ーー現金で持っていることがリスクと言われる中、それでも初心者は割高の株を買って高値掴みをしてしまいます。アドバイスはありますか。

 株を持つというのは同時に上がる期待感や下がる恐怖を感じます。そのため、現金を持っていることと割高な株を持っているリスクを比べたら、私は100%現金を持っていることをお勧めします。現金を握りしめて、割高な株が下がるのを待つ。

 この「待てる」というのが、本当に個人投資家の最大の武器だと思います。米国の有名な投資家ウォーレン・バフェット氏が言うように、バッターボックスに立ってホームランボールが来るのを待つ。これが個人投資家の特権です。

 2025年、私も東京エレクトロンがストップ安になった時に買いましたし、同年にSCREENホールディングス、KOKUSAI ELECTRIC、キーエンスが決算で下がった時にも買いました。現金を握りしめて優良株が下がる時まで待っていれば、その時はきます。無理して買うことはありません。これがマイナスを避けるコツです。

ーー順張りで「高値更新を買う」投資家もいます。そういう人が陥りやすい罠は何ですか?
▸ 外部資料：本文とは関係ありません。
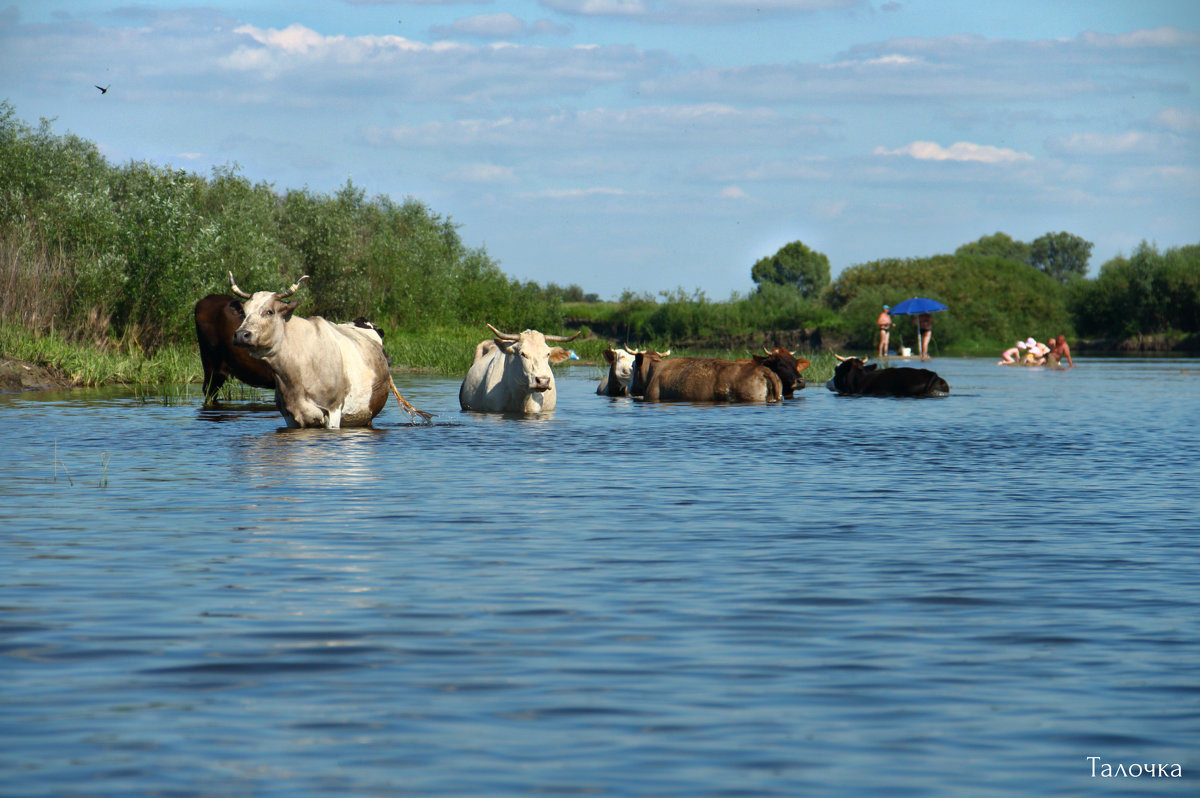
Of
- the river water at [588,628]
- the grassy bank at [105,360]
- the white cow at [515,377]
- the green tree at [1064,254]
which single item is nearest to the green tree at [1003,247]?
the green tree at [1064,254]

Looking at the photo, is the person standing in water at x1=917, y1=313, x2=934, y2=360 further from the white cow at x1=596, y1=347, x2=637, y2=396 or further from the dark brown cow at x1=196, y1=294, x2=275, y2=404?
the dark brown cow at x1=196, y1=294, x2=275, y2=404

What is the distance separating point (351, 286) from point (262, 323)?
3634cm

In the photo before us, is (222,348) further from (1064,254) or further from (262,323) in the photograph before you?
(1064,254)

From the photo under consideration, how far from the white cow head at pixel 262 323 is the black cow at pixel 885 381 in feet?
53.0

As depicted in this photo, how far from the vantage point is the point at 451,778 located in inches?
156

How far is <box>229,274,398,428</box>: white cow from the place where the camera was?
15.6 m

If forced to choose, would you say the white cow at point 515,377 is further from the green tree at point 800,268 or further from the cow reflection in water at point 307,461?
the green tree at point 800,268

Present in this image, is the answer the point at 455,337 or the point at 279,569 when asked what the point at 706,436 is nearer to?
the point at 279,569

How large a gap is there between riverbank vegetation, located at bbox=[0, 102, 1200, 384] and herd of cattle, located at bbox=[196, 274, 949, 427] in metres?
8.19

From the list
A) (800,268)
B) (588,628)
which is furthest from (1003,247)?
(588,628)

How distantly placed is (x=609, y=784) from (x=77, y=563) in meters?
4.58

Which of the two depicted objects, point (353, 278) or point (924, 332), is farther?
point (924, 332)

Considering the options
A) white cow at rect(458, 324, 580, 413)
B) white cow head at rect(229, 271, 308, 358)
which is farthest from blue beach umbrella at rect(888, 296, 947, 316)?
white cow head at rect(229, 271, 308, 358)

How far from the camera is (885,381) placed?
28859 millimetres
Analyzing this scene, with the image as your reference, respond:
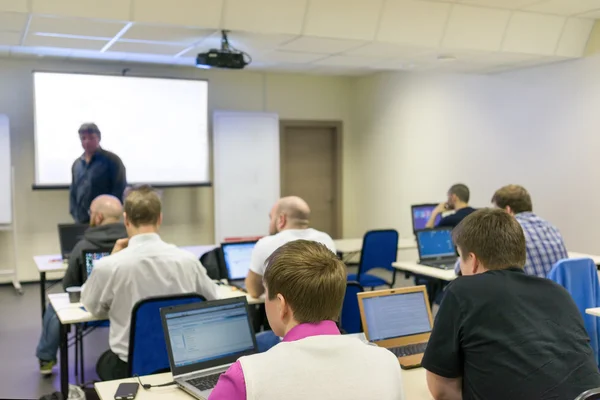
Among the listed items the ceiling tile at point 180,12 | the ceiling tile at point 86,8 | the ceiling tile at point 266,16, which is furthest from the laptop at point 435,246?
the ceiling tile at point 86,8

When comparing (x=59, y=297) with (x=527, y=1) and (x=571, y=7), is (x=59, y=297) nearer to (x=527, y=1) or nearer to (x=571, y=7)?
(x=527, y=1)

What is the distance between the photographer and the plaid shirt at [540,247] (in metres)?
3.78

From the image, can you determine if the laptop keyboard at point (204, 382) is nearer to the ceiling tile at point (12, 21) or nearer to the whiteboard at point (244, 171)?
the ceiling tile at point (12, 21)

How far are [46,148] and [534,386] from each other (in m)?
6.56

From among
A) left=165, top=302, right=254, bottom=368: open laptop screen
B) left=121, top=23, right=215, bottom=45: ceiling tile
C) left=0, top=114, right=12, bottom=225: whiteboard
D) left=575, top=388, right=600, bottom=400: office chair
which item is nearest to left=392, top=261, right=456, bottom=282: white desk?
left=121, top=23, right=215, bottom=45: ceiling tile

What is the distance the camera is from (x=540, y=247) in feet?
12.4

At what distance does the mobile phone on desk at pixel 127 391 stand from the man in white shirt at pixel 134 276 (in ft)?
2.81

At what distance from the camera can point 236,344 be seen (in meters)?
2.49

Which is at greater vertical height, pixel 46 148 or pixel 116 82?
pixel 116 82

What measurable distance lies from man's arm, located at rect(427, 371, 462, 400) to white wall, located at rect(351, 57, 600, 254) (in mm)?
4429

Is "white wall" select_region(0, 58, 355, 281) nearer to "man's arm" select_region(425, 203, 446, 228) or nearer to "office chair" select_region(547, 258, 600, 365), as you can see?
"man's arm" select_region(425, 203, 446, 228)

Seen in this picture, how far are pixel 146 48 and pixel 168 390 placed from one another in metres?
3.99

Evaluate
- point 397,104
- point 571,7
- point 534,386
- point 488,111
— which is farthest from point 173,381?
point 397,104

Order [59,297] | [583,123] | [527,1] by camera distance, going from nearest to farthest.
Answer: [59,297] → [527,1] → [583,123]
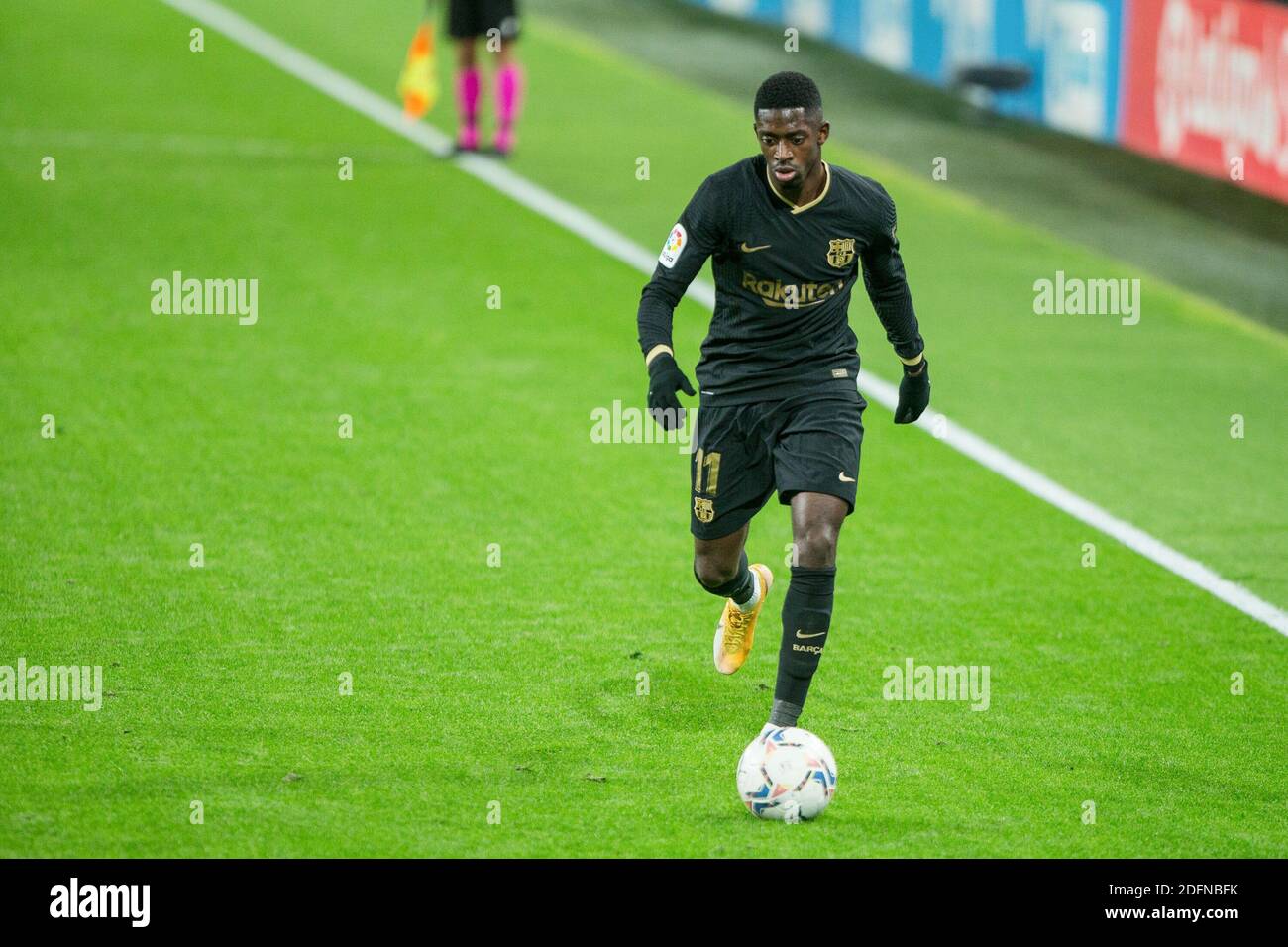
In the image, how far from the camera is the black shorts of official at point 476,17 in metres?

「浮足立たない」「調子に乗らない」ことです。調子に乗ってリーマン・ショック(2008年)で損して市場からいなくなった人を私は実際に見ています。

落ちるナイフを掴む勇気

ーー暴落の中で落ちていくナイフを掴むのは怖くありませんか?

 もちろん、怖すぎます。今でも怖いです。「買うべき」とわかっていても、実際にその場面が来た時には買えない。恐怖で買えません。

ーーでは、どうやって買うんですか。

 初めから「この株がいくらになったら買う」というのを決めているんです。だから、銘柄を先に選択することにかなりの時間を割いて、下がった時になるまで待って買うということをやっています。指値を入れて機械的に買わなければ、下がる時には買えないんですよね。

 35年やっても、淡々と成行では買えません。私と同じような人は、ルールを予め決めて感情を排除して買っていきましょう。

 私は、株を買った時、「買ってしまったな」「やってしまったな」という後悔ばかりしていますが、結果的には上がっています。

購入方法は逆張りで、ナンピン

ーーまえださんの売買ルールを具体的に教えてください。

 私のルールは、まず銘柄選定を確実に行うこと。ビジネスの構造、何で儲けているか、財務が健全かどうか、倒産リスクが高くないかを徹底的に見ます。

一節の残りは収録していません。